You can also assign colors yourself to better suit your workflow. You are able to load custom samples into the sampler and assign them their own colors.
Simply dragging and dropping MIDI into Battery 4 allows you to set up your sounds to performance MIDI controllers. Battery 4 uses all current sample file formats including .wav, .aiff, .nki, and .txt. For a more comprehensive list, please see this link.
Battery 4 has a browser list integrated in the UI which can sort through different patches for different parts of the drum kit. There is a search feature where you can search for specific keywords to filter out list items more efficiently. Once you are happy with a cell’s sound patch, you are able to further edit and make changes accordingly.

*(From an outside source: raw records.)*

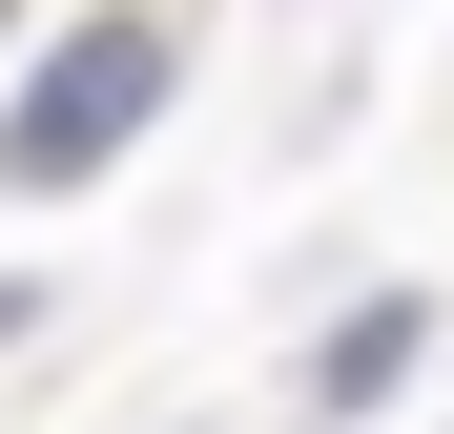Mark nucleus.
<instances>
[{"instance_id":"obj_1","label":"nucleus","mask_w":454,"mask_h":434,"mask_svg":"<svg viewBox=\"0 0 454 434\" xmlns=\"http://www.w3.org/2000/svg\"><path fill=\"white\" fill-rule=\"evenodd\" d=\"M145 104H166V21H83V42L21 83V124H0V186H83Z\"/></svg>"},{"instance_id":"obj_2","label":"nucleus","mask_w":454,"mask_h":434,"mask_svg":"<svg viewBox=\"0 0 454 434\" xmlns=\"http://www.w3.org/2000/svg\"><path fill=\"white\" fill-rule=\"evenodd\" d=\"M413 351H434V311H372V331H331V351H310V393H331V414H372Z\"/></svg>"}]
</instances>
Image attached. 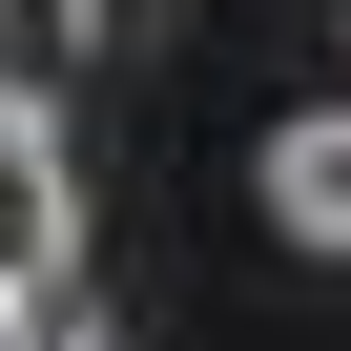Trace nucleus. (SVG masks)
Masks as SVG:
<instances>
[{"label": "nucleus", "instance_id": "obj_1", "mask_svg": "<svg viewBox=\"0 0 351 351\" xmlns=\"http://www.w3.org/2000/svg\"><path fill=\"white\" fill-rule=\"evenodd\" d=\"M0 289H83V165L42 83H0Z\"/></svg>", "mask_w": 351, "mask_h": 351}, {"label": "nucleus", "instance_id": "obj_2", "mask_svg": "<svg viewBox=\"0 0 351 351\" xmlns=\"http://www.w3.org/2000/svg\"><path fill=\"white\" fill-rule=\"evenodd\" d=\"M269 228H289V248H351V104L269 124Z\"/></svg>", "mask_w": 351, "mask_h": 351}, {"label": "nucleus", "instance_id": "obj_3", "mask_svg": "<svg viewBox=\"0 0 351 351\" xmlns=\"http://www.w3.org/2000/svg\"><path fill=\"white\" fill-rule=\"evenodd\" d=\"M83 42H104V0H0V83H62Z\"/></svg>", "mask_w": 351, "mask_h": 351}, {"label": "nucleus", "instance_id": "obj_4", "mask_svg": "<svg viewBox=\"0 0 351 351\" xmlns=\"http://www.w3.org/2000/svg\"><path fill=\"white\" fill-rule=\"evenodd\" d=\"M21 351H124V330H104L83 289H42V310H21Z\"/></svg>", "mask_w": 351, "mask_h": 351}, {"label": "nucleus", "instance_id": "obj_5", "mask_svg": "<svg viewBox=\"0 0 351 351\" xmlns=\"http://www.w3.org/2000/svg\"><path fill=\"white\" fill-rule=\"evenodd\" d=\"M21 310H42V289H0V351H21Z\"/></svg>", "mask_w": 351, "mask_h": 351}]
</instances>
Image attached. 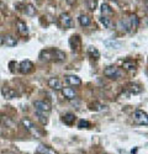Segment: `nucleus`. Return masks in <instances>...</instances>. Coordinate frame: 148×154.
I'll return each instance as SVG.
<instances>
[{"mask_svg": "<svg viewBox=\"0 0 148 154\" xmlns=\"http://www.w3.org/2000/svg\"><path fill=\"white\" fill-rule=\"evenodd\" d=\"M40 58L42 60H56V62H63L66 59V53L62 52L60 49H57V48H51V49H46V51H42L41 54H40Z\"/></svg>", "mask_w": 148, "mask_h": 154, "instance_id": "1", "label": "nucleus"}, {"mask_svg": "<svg viewBox=\"0 0 148 154\" xmlns=\"http://www.w3.org/2000/svg\"><path fill=\"white\" fill-rule=\"evenodd\" d=\"M33 106L36 109V112H41V113H48L51 111V105L48 104L47 101H42V100H37L33 102Z\"/></svg>", "mask_w": 148, "mask_h": 154, "instance_id": "2", "label": "nucleus"}, {"mask_svg": "<svg viewBox=\"0 0 148 154\" xmlns=\"http://www.w3.org/2000/svg\"><path fill=\"white\" fill-rule=\"evenodd\" d=\"M104 75L107 76V78H110V79H119L121 76V72L116 67L109 66V67H106L104 69Z\"/></svg>", "mask_w": 148, "mask_h": 154, "instance_id": "3", "label": "nucleus"}, {"mask_svg": "<svg viewBox=\"0 0 148 154\" xmlns=\"http://www.w3.org/2000/svg\"><path fill=\"white\" fill-rule=\"evenodd\" d=\"M133 119L134 121L140 123V125H143V126H148V115L142 111V110H137L133 115Z\"/></svg>", "mask_w": 148, "mask_h": 154, "instance_id": "4", "label": "nucleus"}, {"mask_svg": "<svg viewBox=\"0 0 148 154\" xmlns=\"http://www.w3.org/2000/svg\"><path fill=\"white\" fill-rule=\"evenodd\" d=\"M59 22H60V26L64 27V29H70V27H73V25H74L72 17L68 14H62L59 16Z\"/></svg>", "mask_w": 148, "mask_h": 154, "instance_id": "5", "label": "nucleus"}, {"mask_svg": "<svg viewBox=\"0 0 148 154\" xmlns=\"http://www.w3.org/2000/svg\"><path fill=\"white\" fill-rule=\"evenodd\" d=\"M32 69H33V63L31 60H23L19 66V70L22 74H29L30 72H32Z\"/></svg>", "mask_w": 148, "mask_h": 154, "instance_id": "6", "label": "nucleus"}, {"mask_svg": "<svg viewBox=\"0 0 148 154\" xmlns=\"http://www.w3.org/2000/svg\"><path fill=\"white\" fill-rule=\"evenodd\" d=\"M69 46H70V48L73 49V51H79V48H80V46H82V41H80V37L78 36V35H76V36H72L70 37V40H69Z\"/></svg>", "mask_w": 148, "mask_h": 154, "instance_id": "7", "label": "nucleus"}, {"mask_svg": "<svg viewBox=\"0 0 148 154\" xmlns=\"http://www.w3.org/2000/svg\"><path fill=\"white\" fill-rule=\"evenodd\" d=\"M22 126L26 128V130L29 131V132H31L32 134H36L37 137H39V132H37V130H36V127H35V125L32 123V121H30L29 119H23L22 120Z\"/></svg>", "mask_w": 148, "mask_h": 154, "instance_id": "8", "label": "nucleus"}, {"mask_svg": "<svg viewBox=\"0 0 148 154\" xmlns=\"http://www.w3.org/2000/svg\"><path fill=\"white\" fill-rule=\"evenodd\" d=\"M2 94H3V96L5 97V99H8V100H10V99H14V97H16V91L14 90V89H11V88H3L2 89Z\"/></svg>", "mask_w": 148, "mask_h": 154, "instance_id": "9", "label": "nucleus"}, {"mask_svg": "<svg viewBox=\"0 0 148 154\" xmlns=\"http://www.w3.org/2000/svg\"><path fill=\"white\" fill-rule=\"evenodd\" d=\"M62 94H63V96L67 97L68 100H73V99H76V96H77L76 90L72 89V88H64V89H62Z\"/></svg>", "mask_w": 148, "mask_h": 154, "instance_id": "10", "label": "nucleus"}, {"mask_svg": "<svg viewBox=\"0 0 148 154\" xmlns=\"http://www.w3.org/2000/svg\"><path fill=\"white\" fill-rule=\"evenodd\" d=\"M66 82H67L69 85H73V86H78V85L82 84L80 78H78L77 75H67V76H66Z\"/></svg>", "mask_w": 148, "mask_h": 154, "instance_id": "11", "label": "nucleus"}, {"mask_svg": "<svg viewBox=\"0 0 148 154\" xmlns=\"http://www.w3.org/2000/svg\"><path fill=\"white\" fill-rule=\"evenodd\" d=\"M16 26H17V31H19V33L21 35V36H27L29 35V29H27V26H26V23L25 22H22V21H17V23H16Z\"/></svg>", "mask_w": 148, "mask_h": 154, "instance_id": "12", "label": "nucleus"}, {"mask_svg": "<svg viewBox=\"0 0 148 154\" xmlns=\"http://www.w3.org/2000/svg\"><path fill=\"white\" fill-rule=\"evenodd\" d=\"M127 22L130 25V29L131 30H136V29L138 27V25H140V20H138V17L136 16V15H131Z\"/></svg>", "mask_w": 148, "mask_h": 154, "instance_id": "13", "label": "nucleus"}, {"mask_svg": "<svg viewBox=\"0 0 148 154\" xmlns=\"http://www.w3.org/2000/svg\"><path fill=\"white\" fill-rule=\"evenodd\" d=\"M48 86L54 89V90H60V89H62V84H60V82L57 78H51V79H49L48 80Z\"/></svg>", "mask_w": 148, "mask_h": 154, "instance_id": "14", "label": "nucleus"}, {"mask_svg": "<svg viewBox=\"0 0 148 154\" xmlns=\"http://www.w3.org/2000/svg\"><path fill=\"white\" fill-rule=\"evenodd\" d=\"M4 43H5L8 47H14V46H16L17 41H16V38H15L14 36L8 35V36L4 37Z\"/></svg>", "mask_w": 148, "mask_h": 154, "instance_id": "15", "label": "nucleus"}, {"mask_svg": "<svg viewBox=\"0 0 148 154\" xmlns=\"http://www.w3.org/2000/svg\"><path fill=\"white\" fill-rule=\"evenodd\" d=\"M88 53H89V56H90L93 59H99V57H100V52L97 51V48H95V47H93V46H90V47L88 48Z\"/></svg>", "mask_w": 148, "mask_h": 154, "instance_id": "16", "label": "nucleus"}, {"mask_svg": "<svg viewBox=\"0 0 148 154\" xmlns=\"http://www.w3.org/2000/svg\"><path fill=\"white\" fill-rule=\"evenodd\" d=\"M136 63L132 60H127V62H123V68H125L127 72H136Z\"/></svg>", "mask_w": 148, "mask_h": 154, "instance_id": "17", "label": "nucleus"}, {"mask_svg": "<svg viewBox=\"0 0 148 154\" xmlns=\"http://www.w3.org/2000/svg\"><path fill=\"white\" fill-rule=\"evenodd\" d=\"M74 121H76V116H74L73 113H67V115H64V116H63V122L66 125H68V126L73 125Z\"/></svg>", "mask_w": 148, "mask_h": 154, "instance_id": "18", "label": "nucleus"}, {"mask_svg": "<svg viewBox=\"0 0 148 154\" xmlns=\"http://www.w3.org/2000/svg\"><path fill=\"white\" fill-rule=\"evenodd\" d=\"M117 27H119L121 31H123V32H128V31H131L128 22H127V21H123V20L119 21V23H117Z\"/></svg>", "mask_w": 148, "mask_h": 154, "instance_id": "19", "label": "nucleus"}, {"mask_svg": "<svg viewBox=\"0 0 148 154\" xmlns=\"http://www.w3.org/2000/svg\"><path fill=\"white\" fill-rule=\"evenodd\" d=\"M91 22L90 17L89 16H86V15H80L79 16V23L82 25V26H89Z\"/></svg>", "mask_w": 148, "mask_h": 154, "instance_id": "20", "label": "nucleus"}, {"mask_svg": "<svg viewBox=\"0 0 148 154\" xmlns=\"http://www.w3.org/2000/svg\"><path fill=\"white\" fill-rule=\"evenodd\" d=\"M101 12H103V16H105V15H113L114 11L109 4H103L101 5Z\"/></svg>", "mask_w": 148, "mask_h": 154, "instance_id": "21", "label": "nucleus"}, {"mask_svg": "<svg viewBox=\"0 0 148 154\" xmlns=\"http://www.w3.org/2000/svg\"><path fill=\"white\" fill-rule=\"evenodd\" d=\"M86 6H88L89 10L94 11L97 6V0H86Z\"/></svg>", "mask_w": 148, "mask_h": 154, "instance_id": "22", "label": "nucleus"}, {"mask_svg": "<svg viewBox=\"0 0 148 154\" xmlns=\"http://www.w3.org/2000/svg\"><path fill=\"white\" fill-rule=\"evenodd\" d=\"M141 90H142V89H141L138 85H136V84L128 86V91H130L131 94H138V93H141Z\"/></svg>", "mask_w": 148, "mask_h": 154, "instance_id": "23", "label": "nucleus"}, {"mask_svg": "<svg viewBox=\"0 0 148 154\" xmlns=\"http://www.w3.org/2000/svg\"><path fill=\"white\" fill-rule=\"evenodd\" d=\"M49 153V149L46 147V146H39L36 149V154H48Z\"/></svg>", "mask_w": 148, "mask_h": 154, "instance_id": "24", "label": "nucleus"}, {"mask_svg": "<svg viewBox=\"0 0 148 154\" xmlns=\"http://www.w3.org/2000/svg\"><path fill=\"white\" fill-rule=\"evenodd\" d=\"M101 23L104 25L106 29H110L111 26H113V23H111V20H110L109 17H106V16H103V17H101Z\"/></svg>", "mask_w": 148, "mask_h": 154, "instance_id": "25", "label": "nucleus"}, {"mask_svg": "<svg viewBox=\"0 0 148 154\" xmlns=\"http://www.w3.org/2000/svg\"><path fill=\"white\" fill-rule=\"evenodd\" d=\"M37 113V117H39V120H40V122L42 123V125H46L47 123V115L46 113H41V112H36Z\"/></svg>", "mask_w": 148, "mask_h": 154, "instance_id": "26", "label": "nucleus"}, {"mask_svg": "<svg viewBox=\"0 0 148 154\" xmlns=\"http://www.w3.org/2000/svg\"><path fill=\"white\" fill-rule=\"evenodd\" d=\"M35 8H33V5H31V4H29V5H26V9H25V12H26L27 15H30V16H32L33 14H35Z\"/></svg>", "mask_w": 148, "mask_h": 154, "instance_id": "27", "label": "nucleus"}, {"mask_svg": "<svg viewBox=\"0 0 148 154\" xmlns=\"http://www.w3.org/2000/svg\"><path fill=\"white\" fill-rule=\"evenodd\" d=\"M78 127H80V128H89L90 127V122L85 121V120H80L78 122Z\"/></svg>", "mask_w": 148, "mask_h": 154, "instance_id": "28", "label": "nucleus"}, {"mask_svg": "<svg viewBox=\"0 0 148 154\" xmlns=\"http://www.w3.org/2000/svg\"><path fill=\"white\" fill-rule=\"evenodd\" d=\"M90 109H91V110H95V111H100V110H104L105 106H103V105H100V104H93Z\"/></svg>", "mask_w": 148, "mask_h": 154, "instance_id": "29", "label": "nucleus"}, {"mask_svg": "<svg viewBox=\"0 0 148 154\" xmlns=\"http://www.w3.org/2000/svg\"><path fill=\"white\" fill-rule=\"evenodd\" d=\"M105 45H106V46H110V45H111L113 47H117V48L120 47V43H119V42H115V41H107V42H105Z\"/></svg>", "mask_w": 148, "mask_h": 154, "instance_id": "30", "label": "nucleus"}, {"mask_svg": "<svg viewBox=\"0 0 148 154\" xmlns=\"http://www.w3.org/2000/svg\"><path fill=\"white\" fill-rule=\"evenodd\" d=\"M4 43V37L2 36V35H0V46H2Z\"/></svg>", "mask_w": 148, "mask_h": 154, "instance_id": "31", "label": "nucleus"}, {"mask_svg": "<svg viewBox=\"0 0 148 154\" xmlns=\"http://www.w3.org/2000/svg\"><path fill=\"white\" fill-rule=\"evenodd\" d=\"M67 2H68V4H72V3L74 2V0H67Z\"/></svg>", "mask_w": 148, "mask_h": 154, "instance_id": "32", "label": "nucleus"}]
</instances>
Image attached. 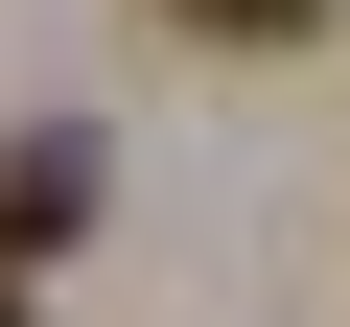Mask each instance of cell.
<instances>
[{
    "instance_id": "1",
    "label": "cell",
    "mask_w": 350,
    "mask_h": 327,
    "mask_svg": "<svg viewBox=\"0 0 350 327\" xmlns=\"http://www.w3.org/2000/svg\"><path fill=\"white\" fill-rule=\"evenodd\" d=\"M94 234V140H0V280Z\"/></svg>"
},
{
    "instance_id": "3",
    "label": "cell",
    "mask_w": 350,
    "mask_h": 327,
    "mask_svg": "<svg viewBox=\"0 0 350 327\" xmlns=\"http://www.w3.org/2000/svg\"><path fill=\"white\" fill-rule=\"evenodd\" d=\"M0 327H24V280H0Z\"/></svg>"
},
{
    "instance_id": "2",
    "label": "cell",
    "mask_w": 350,
    "mask_h": 327,
    "mask_svg": "<svg viewBox=\"0 0 350 327\" xmlns=\"http://www.w3.org/2000/svg\"><path fill=\"white\" fill-rule=\"evenodd\" d=\"M163 24H211V47H304L327 0H163Z\"/></svg>"
}]
</instances>
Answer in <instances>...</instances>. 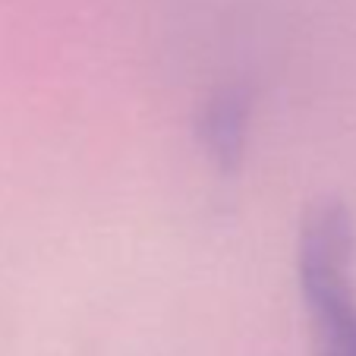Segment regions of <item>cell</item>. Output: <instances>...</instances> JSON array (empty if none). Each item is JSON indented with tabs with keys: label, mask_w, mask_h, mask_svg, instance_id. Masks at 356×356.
<instances>
[{
	"label": "cell",
	"mask_w": 356,
	"mask_h": 356,
	"mask_svg": "<svg viewBox=\"0 0 356 356\" xmlns=\"http://www.w3.org/2000/svg\"><path fill=\"white\" fill-rule=\"evenodd\" d=\"M296 281L316 356H356V224L347 202L318 199L306 209Z\"/></svg>",
	"instance_id": "cell-1"
},
{
	"label": "cell",
	"mask_w": 356,
	"mask_h": 356,
	"mask_svg": "<svg viewBox=\"0 0 356 356\" xmlns=\"http://www.w3.org/2000/svg\"><path fill=\"white\" fill-rule=\"evenodd\" d=\"M249 127H252V95L246 86L230 82L202 101L195 117V139L221 174H236L246 161Z\"/></svg>",
	"instance_id": "cell-2"
}]
</instances>
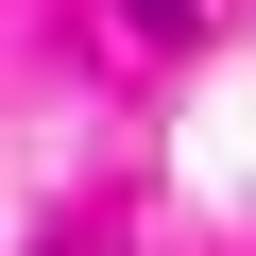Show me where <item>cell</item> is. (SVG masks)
<instances>
[{
  "label": "cell",
  "mask_w": 256,
  "mask_h": 256,
  "mask_svg": "<svg viewBox=\"0 0 256 256\" xmlns=\"http://www.w3.org/2000/svg\"><path fill=\"white\" fill-rule=\"evenodd\" d=\"M154 18H171V0H154Z\"/></svg>",
  "instance_id": "obj_1"
}]
</instances>
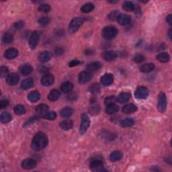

Down below there are tabs called Main, Effects, Modulation, Setup, Editor, and Master. Main features settings and effects that are commonly used when tweaking drums.
There’s a volume envelope which adjusts the Attack, Hold, Decay, Sustain, and Release (commonly known as ADSR envelopes); a transient master, EQ, sidechain, velocity parameters, reverb, filter, compressor and sends.
A really neat feature that Battery 4 has implemented is the Editor tab where you are able to musically edit a patch sound. You can cut, trim, lengthen, as well as fade, silence and reverse the audio of the sample being played.
This also acts as a loop editor by switching the loop function on and you can edit in real-time how the loop will sound (for example, you may trim the audio so it only plays and loops the first half of the sample rather than including an audio tail).
The Editor and Effects tools are incredibly helpful as you don’t need to use third-party plug-ins or even leave the Battery 4 window to achieve the sound you’re looking for.
Overall, Battery 4 is a good choice for composers wanting to create their own beats and have an understanding of electronic or hip-hop music production.
These drum libraries are a great addition to a composer’s palette of samples. We’ve laid out some of the more popular and well-known companies and libraries and I hope that this guide helps you decide on the drums your home (or professional) studio is waiting for! If you still can’t decide, here is a question to guide you — what is your next project, or what do you WANT to work on?
If the answer is a huge, cinematic, awe-inspiring track, maybe Heavocity’s Damage library is for you! If you’re currently working on an indie rock song, try Toontrack’s EZdrummer 2 (and their Indie Folk EZX Expansion) or Native Instruments’ DrumLab. Remember to use your ears as your best judgement.
There are many drummers who might like the grungy, edgy metal kits, but there’s always going to be a special place in my heart for those clean, crisp studio drums. I personally like to add a high-pass filter to my envelopes and help brighten the sound of cymbals and tighten up the snare drum.
Remember to have fun with it, experiment and be inspired!